> **Aim of the exercise**:
Please put the material below into a numbered list, one line per item, leaving out the blank lines.

> **Exercise materials**:
:::
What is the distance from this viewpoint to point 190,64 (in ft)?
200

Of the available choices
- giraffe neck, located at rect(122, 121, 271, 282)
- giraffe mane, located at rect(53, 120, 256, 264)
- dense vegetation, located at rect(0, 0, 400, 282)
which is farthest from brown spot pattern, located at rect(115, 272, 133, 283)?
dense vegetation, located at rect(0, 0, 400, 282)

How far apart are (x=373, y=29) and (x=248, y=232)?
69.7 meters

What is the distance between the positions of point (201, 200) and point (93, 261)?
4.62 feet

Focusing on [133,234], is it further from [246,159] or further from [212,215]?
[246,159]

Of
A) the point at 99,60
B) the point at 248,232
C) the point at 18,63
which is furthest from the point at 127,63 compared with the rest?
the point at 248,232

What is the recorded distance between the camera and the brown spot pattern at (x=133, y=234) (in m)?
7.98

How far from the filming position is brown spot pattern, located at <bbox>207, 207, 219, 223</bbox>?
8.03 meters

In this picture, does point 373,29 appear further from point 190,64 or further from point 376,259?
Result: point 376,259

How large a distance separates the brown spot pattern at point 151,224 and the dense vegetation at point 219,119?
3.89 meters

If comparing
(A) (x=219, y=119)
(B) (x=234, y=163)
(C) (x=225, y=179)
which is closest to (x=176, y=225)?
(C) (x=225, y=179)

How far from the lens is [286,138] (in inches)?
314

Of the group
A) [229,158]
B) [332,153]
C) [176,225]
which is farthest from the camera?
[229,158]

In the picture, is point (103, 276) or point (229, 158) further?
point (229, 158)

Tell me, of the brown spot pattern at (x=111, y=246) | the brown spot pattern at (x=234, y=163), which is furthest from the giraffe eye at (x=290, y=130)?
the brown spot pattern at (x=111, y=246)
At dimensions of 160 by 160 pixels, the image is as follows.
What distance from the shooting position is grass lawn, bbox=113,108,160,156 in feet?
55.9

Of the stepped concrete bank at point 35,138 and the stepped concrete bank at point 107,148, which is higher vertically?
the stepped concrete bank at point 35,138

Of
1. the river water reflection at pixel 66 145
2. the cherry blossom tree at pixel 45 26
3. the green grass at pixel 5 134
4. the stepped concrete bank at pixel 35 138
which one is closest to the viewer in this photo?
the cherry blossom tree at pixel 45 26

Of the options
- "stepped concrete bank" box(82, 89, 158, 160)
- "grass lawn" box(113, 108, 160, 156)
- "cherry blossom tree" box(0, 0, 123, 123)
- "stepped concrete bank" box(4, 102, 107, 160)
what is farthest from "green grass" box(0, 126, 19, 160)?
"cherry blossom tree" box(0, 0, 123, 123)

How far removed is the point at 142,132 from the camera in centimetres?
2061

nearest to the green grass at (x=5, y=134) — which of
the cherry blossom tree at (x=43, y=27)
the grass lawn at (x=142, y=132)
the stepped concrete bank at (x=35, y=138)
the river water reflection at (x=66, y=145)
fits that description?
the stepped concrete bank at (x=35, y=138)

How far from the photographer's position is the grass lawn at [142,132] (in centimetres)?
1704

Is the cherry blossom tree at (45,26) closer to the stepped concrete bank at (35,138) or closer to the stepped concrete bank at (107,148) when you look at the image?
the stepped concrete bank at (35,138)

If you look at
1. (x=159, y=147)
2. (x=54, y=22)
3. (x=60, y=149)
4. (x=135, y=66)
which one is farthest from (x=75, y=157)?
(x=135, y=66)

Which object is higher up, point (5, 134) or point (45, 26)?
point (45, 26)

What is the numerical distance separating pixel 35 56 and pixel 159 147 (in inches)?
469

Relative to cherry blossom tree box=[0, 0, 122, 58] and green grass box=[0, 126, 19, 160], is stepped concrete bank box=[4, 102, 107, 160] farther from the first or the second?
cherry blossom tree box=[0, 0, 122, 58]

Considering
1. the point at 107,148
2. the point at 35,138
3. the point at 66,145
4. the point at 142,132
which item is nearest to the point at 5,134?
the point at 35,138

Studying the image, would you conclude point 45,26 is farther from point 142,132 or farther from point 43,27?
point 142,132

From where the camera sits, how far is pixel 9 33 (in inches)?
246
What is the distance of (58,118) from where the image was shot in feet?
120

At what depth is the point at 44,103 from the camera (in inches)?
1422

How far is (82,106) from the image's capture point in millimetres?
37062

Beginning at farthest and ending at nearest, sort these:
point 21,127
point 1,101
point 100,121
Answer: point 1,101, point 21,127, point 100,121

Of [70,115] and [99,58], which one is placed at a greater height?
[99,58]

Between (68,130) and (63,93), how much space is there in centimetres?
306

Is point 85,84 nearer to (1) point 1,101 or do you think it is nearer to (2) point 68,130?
:::
> **Answer to this exercise**:
1. What is the distance from this viewpoint to point 190,64 (in ft)?
2. 200
3. Of the available choices
4. - giraffe neck, located at rect(122, 121, 271, 282)
5. - giraffe mane, located at rect(53, 120, 256, 264)
6. - dense vegetation, located at rect(0, 0, 400, 282)
7. which is farthest from brown spot pattern, located at rect(115, 272, 133, 283)?
8. dense vegetation, located at rect(0, 0, 400, 282)
9. How far apart are (x=373, y=29) and (x=248, y=232)?
10. 69.7 meters
11. What is the distance between the positions of point (201, 200) and point (93, 261)?
12. 4.62 feet
13. Focusing on [133,234], is it further from [246,159] or further from [212,215]?
14. [246,159]
15. Of
16. A) the point at 99,60
17. B) the point at 248,232
18. C) the point at 18,63
19. which is furthest from the point at 127,63 compared with the rest?
20. the point at 248,232
21. What is the recorded distance between the camera and the brown spot pattern at (x=133, y=234) (in m)?
22. 7.98
23. How far from the filming position is brown spot pattern, located at <bbox>207, 207, 219, 223</bbox>?
24. 8.03 meters
25. In this picture, does point 373,29 appear further from point 190,64 or further from point 376,259?
26. Result: point 376,259
27. How large a distance separates the brown spot pattern at point 151,224 and the dense vegetation at point 219,119?
28. 3.89 meters
29. If comparing
30. (A) (x=219, y=119)
31. (B) (x=234, y=163)
32. (C) (x=225, y=179)
33. which is closest to (x=176, y=225)?
34. (C) (x=225, y=179)
35. How far from the lens is [286,138] (in inches)?
36. 314
37. Of the group
38. A) [229,158]
39. B) [332,153]
40. C) [176,225]
41. which is farthest from the camera?
42. [229,158]
43. In the picture, is point (103, 276) or point (229, 158) further?
44. point (229, 158)
45. Tell me, of the brown spot pattern at (x=111, y=246) | the brown spot pattern at (x=234, y=163), which is furthest from the giraffe eye at (x=290, y=130)?
46. the brown spot pattern at (x=111, y=246)
47. At dimensions of 160 by 160 pixels, the image is as follows.
48. What distance from the shooting position is grass lawn, bbox=113,108,160,156 in feet?
49. 55.9
50. Of the stepped concrete bank at point 35,138 and the stepped concrete bank at point 107,148, which is higher vertically?
51. the stepped concrete bank at point 35,138
52. Of
53. 1. the river water reflection at pixel 66 145
54. 2. the cherry blossom tree at pixel 45 26
55. 3. the green grass at pixel 5 134
56. 4. the stepped concrete bank at pixel 35 138
57. which one is closest to the viewer in this photo?
58. the cherry blossom tree at pixel 45 26
59. Of the options
60. - "stepped concrete bank" box(82, 89, 158, 160)
61. - "grass lawn" box(113, 108, 160, 156)
62. - "cherry blossom tree" box(0, 0, 123, 123)
63. - "stepped concrete bank" box(4, 102, 107, 160)
64. what is farthest from "green grass" box(0, 126, 19, 160)?
65. "cherry blossom tree" box(0, 0, 123, 123)
66. How far removed is the point at 142,132 from the camera in centimetres?
67. 2061
68. nearest to the green grass at (x=5, y=134) — which of
69. the cherry blossom tree at (x=43, y=27)
70. the grass lawn at (x=142, y=132)
71. the stepped concrete bank at (x=35, y=138)
72. the river water reflection at (x=66, y=145)
73. fits that description?
74. the stepped concrete bank at (x=35, y=138)
75. How far from the photographer's position is the grass lawn at [142,132] (in centimetres)?
76. 1704
77. Is the cherry blossom tree at (45,26) closer to the stepped concrete bank at (35,138) or closer to the stepped concrete bank at (107,148) when you look at the image?
78. the stepped concrete bank at (35,138)
79. If you look at
80. 1. (x=159, y=147)
81. 2. (x=54, y=22)
82. 3. (x=60, y=149)
83. 4. (x=135, y=66)
84. which one is farthest from (x=75, y=157)?
85. (x=135, y=66)
86. Which object is higher up, point (5, 134) or point (45, 26)?
87. point (45, 26)
88. What is the numerical distance separating pixel 35 56 and pixel 159 147 (in inches)?
89. 469
90. Relative to cherry blossom tree box=[0, 0, 122, 58] and green grass box=[0, 126, 19, 160], is stepped concrete bank box=[4, 102, 107, 160] farther from the first or the second?
91. cherry blossom tree box=[0, 0, 122, 58]
92. Considering
93. 1. the point at 107,148
94. 2. the point at 35,138
95. 3. the point at 66,145
96. 4. the point at 142,132
97. which item is nearest to the point at 5,134?
98. the point at 35,138
99. Studying the image, would you conclude point 45,26 is farther from point 142,132 or farther from point 43,27?
100. point 142,132
101. From where the camera sits, how far is pixel 9 33 (in inches)?
102. 246
103. What is the distance of (58,118) from where the image was shot in feet?
104. 120
105. At what depth is the point at 44,103 from the camera (in inches)?
106. 1422
107. How far is (82,106) from the image's capture point in millimetres?
108. 37062
109. Beginning at farthest and ending at nearest, sort these:
110. point 21,127
111. point 1,101
112. point 100,121
113. Answer: point 1,101, point 21,127, point 100,121
114. Of [70,115] and [99,58], which one is placed at a greater height?
115. [99,58]
116. Between (68,130) and (63,93), how much space is there in centimetres?
117. 306
118. Is point 85,84 nearer to (1) point 1,101 or do you think it is nearer to (2) point 68,130?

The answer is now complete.